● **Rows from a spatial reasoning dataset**

※

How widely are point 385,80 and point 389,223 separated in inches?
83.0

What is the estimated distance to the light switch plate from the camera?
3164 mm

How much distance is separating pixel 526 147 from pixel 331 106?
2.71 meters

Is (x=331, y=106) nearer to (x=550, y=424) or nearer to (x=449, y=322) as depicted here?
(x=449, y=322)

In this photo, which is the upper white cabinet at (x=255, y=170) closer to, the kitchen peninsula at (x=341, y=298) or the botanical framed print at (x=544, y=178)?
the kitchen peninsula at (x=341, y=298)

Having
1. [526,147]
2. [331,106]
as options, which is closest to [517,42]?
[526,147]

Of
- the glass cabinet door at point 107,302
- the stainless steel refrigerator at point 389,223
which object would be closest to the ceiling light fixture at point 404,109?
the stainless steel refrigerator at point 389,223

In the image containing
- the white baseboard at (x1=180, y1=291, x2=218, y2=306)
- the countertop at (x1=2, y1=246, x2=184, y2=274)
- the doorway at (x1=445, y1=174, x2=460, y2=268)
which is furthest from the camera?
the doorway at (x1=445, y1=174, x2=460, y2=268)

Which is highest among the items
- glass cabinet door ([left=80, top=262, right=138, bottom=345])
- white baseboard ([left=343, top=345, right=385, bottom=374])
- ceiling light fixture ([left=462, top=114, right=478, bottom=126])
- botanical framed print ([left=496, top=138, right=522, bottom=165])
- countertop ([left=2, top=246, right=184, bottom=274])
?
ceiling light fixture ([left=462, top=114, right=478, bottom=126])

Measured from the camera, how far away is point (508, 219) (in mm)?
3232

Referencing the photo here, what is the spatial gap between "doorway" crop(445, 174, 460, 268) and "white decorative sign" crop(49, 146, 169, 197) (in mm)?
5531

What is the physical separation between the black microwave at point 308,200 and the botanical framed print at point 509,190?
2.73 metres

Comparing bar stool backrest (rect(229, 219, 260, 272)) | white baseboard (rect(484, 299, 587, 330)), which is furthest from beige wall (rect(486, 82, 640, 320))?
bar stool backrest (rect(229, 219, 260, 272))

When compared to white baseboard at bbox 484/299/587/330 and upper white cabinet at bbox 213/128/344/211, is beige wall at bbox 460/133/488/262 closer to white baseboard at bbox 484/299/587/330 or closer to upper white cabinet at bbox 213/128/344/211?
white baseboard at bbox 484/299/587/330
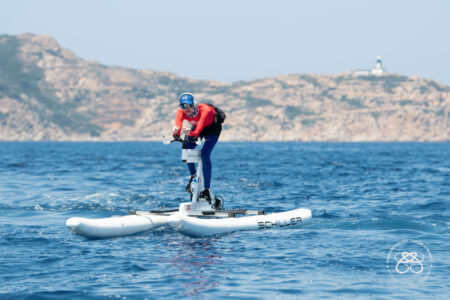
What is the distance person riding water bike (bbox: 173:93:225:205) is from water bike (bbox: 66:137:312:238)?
147mm

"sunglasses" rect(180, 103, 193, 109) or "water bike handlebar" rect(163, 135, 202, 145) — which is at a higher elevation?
"sunglasses" rect(180, 103, 193, 109)

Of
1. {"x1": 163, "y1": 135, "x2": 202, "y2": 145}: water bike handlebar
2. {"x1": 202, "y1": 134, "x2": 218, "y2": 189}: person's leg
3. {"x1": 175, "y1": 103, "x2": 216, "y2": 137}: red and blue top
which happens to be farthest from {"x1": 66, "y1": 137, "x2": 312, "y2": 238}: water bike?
{"x1": 175, "y1": 103, "x2": 216, "y2": 137}: red and blue top

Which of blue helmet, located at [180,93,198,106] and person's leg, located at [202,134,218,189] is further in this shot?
person's leg, located at [202,134,218,189]

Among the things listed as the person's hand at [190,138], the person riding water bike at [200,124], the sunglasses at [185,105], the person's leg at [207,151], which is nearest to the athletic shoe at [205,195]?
the person riding water bike at [200,124]

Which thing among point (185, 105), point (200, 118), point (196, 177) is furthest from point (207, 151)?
point (185, 105)

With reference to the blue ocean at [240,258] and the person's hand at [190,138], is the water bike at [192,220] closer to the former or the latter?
the person's hand at [190,138]

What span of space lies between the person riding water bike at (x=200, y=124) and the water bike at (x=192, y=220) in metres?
0.15

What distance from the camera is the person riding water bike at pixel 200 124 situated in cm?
1403

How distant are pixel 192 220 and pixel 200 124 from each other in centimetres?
237

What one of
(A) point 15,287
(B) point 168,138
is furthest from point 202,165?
(A) point 15,287

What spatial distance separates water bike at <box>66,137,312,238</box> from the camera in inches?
495

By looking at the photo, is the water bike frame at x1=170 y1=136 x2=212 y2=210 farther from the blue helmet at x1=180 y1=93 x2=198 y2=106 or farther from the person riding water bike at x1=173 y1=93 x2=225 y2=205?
the blue helmet at x1=180 y1=93 x2=198 y2=106

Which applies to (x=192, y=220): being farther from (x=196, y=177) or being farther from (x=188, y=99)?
(x=188, y=99)

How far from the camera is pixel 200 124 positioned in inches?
552
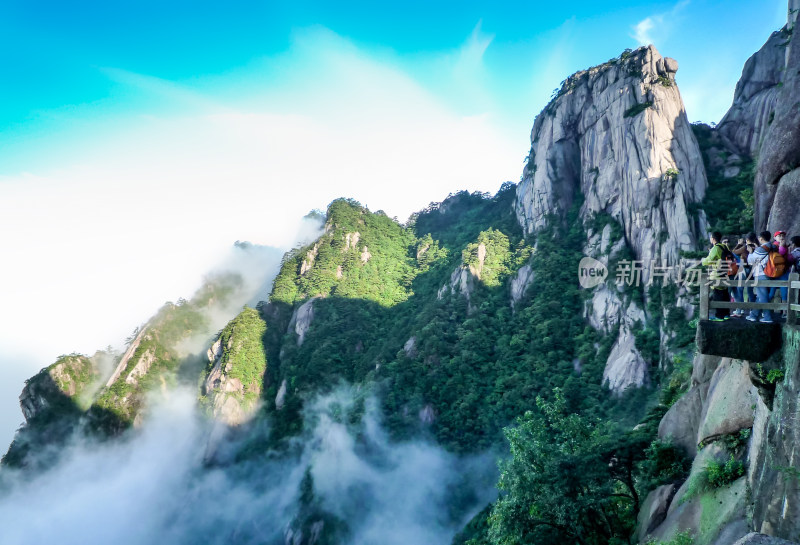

※

● **Your task**
Lay out everything from the line containing "How far from" down to the end of the records as a Markdown table with the columns Row and Line, numbering each line and leaving out blank lines and pictures.

● **Worked solution**
| Row | Line |
|---|---|
| 1 | How far from the camera is pixel 200 124 positioned in inches? |
| 2 | 552 |